Rob Webber




Monday, November 21, 2022 - 4:00pm



RH 306

Kernel computations are used for prediction, interpolation, and clustering in data science and scientific computing applications, but applying kernel methods to a large number of data points N is expensive due to the high cost of manipulating the N x N kernel matrix. A basic approach for speeding up kernel computations is low-rank approximation, in which we replace the kernel matrix A with a factorized approximation that can be stored and manipulated more cheaply. When the kernel matrix A has rapidly decaying eigenvalues, mathematical existence proofs guarantee that A can be accurately approximated using a constant number of columns (without ever looking at the full matrix). Nevertheless, for a long time designing a practical and provably justified algorithm to select the appropriate columns proved challenging.

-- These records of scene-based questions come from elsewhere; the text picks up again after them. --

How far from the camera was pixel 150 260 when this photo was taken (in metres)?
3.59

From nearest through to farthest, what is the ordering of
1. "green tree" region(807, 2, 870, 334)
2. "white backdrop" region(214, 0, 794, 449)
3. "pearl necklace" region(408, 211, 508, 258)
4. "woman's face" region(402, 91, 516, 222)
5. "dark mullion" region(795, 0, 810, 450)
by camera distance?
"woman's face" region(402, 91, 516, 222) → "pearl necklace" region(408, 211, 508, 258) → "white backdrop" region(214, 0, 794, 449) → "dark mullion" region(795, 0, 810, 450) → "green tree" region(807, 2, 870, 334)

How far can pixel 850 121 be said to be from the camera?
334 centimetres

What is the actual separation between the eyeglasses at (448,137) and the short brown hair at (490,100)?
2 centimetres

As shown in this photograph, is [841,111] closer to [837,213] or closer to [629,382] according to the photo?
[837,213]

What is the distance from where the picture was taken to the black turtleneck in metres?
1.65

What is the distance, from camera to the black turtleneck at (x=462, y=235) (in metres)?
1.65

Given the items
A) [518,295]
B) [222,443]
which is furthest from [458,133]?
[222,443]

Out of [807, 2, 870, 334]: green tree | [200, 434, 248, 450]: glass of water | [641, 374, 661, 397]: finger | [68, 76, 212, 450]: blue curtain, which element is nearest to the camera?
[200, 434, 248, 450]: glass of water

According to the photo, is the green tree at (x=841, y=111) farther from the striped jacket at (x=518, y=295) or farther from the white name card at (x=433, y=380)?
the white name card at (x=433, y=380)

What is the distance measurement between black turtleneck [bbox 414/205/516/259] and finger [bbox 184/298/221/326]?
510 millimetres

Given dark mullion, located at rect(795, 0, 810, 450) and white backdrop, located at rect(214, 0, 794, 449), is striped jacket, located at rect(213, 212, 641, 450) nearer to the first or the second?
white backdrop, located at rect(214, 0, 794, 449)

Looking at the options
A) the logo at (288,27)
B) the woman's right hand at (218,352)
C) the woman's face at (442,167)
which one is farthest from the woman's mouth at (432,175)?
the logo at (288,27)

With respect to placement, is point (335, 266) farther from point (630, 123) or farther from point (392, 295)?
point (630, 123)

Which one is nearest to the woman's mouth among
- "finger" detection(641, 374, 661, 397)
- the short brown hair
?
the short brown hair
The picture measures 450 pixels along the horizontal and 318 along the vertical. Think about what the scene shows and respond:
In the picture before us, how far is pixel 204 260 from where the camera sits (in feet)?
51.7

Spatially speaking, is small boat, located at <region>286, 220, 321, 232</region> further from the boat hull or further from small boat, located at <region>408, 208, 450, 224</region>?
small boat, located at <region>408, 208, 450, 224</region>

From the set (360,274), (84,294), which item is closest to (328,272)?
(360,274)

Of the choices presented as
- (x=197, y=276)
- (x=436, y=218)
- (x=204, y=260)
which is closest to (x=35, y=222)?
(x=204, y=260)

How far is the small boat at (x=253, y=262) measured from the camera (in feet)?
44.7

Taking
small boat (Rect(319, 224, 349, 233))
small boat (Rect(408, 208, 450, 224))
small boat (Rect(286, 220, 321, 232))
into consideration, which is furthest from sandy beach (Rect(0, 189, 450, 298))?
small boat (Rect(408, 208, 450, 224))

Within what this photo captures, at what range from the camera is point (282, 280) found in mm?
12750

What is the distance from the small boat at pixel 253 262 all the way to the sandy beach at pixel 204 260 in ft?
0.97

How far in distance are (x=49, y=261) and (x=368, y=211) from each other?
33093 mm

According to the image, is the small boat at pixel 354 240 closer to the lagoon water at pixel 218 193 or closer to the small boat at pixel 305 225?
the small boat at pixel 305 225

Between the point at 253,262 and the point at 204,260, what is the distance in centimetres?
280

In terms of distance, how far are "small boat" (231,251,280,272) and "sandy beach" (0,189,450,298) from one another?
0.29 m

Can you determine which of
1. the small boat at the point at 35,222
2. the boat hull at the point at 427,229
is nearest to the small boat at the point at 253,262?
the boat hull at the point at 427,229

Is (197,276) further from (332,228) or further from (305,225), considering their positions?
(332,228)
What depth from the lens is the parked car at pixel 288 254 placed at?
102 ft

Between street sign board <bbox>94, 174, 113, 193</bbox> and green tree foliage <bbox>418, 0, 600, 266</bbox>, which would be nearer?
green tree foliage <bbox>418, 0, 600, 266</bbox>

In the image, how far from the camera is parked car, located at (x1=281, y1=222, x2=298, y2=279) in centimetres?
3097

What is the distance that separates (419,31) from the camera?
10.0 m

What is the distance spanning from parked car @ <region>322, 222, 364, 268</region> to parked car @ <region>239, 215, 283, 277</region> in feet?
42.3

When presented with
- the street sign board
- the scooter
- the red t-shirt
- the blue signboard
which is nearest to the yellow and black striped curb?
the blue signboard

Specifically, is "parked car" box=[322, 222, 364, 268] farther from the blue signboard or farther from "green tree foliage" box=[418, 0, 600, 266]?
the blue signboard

Recently, we introduced RPCholesky ("randomly pivoted" or "rocket-propelled" Cholesky decomposition), a natural algorithm for approximating an N x N positive semidefinite matrix using k adaptively sampled columns. RPCholesky can be implemented with just a few lines of code; it requires only (k + 1) N entry evaluations and O(k^2 N) additional arithmetic operations. In experiments, RPCholesky matches or improves on the performance of alternative algorithms for low-rank psd approximation. Moreover, RPCholesky provably achieves near-optimal approximation guarantees. The simplicity, effectiveness, and robustness of this algorithm strongly support its use for large-scale kernel computations.

Joint work with Yifan Chen, Ethan Epperly, and Joel Tropp. Available at arXiv:2207.06503.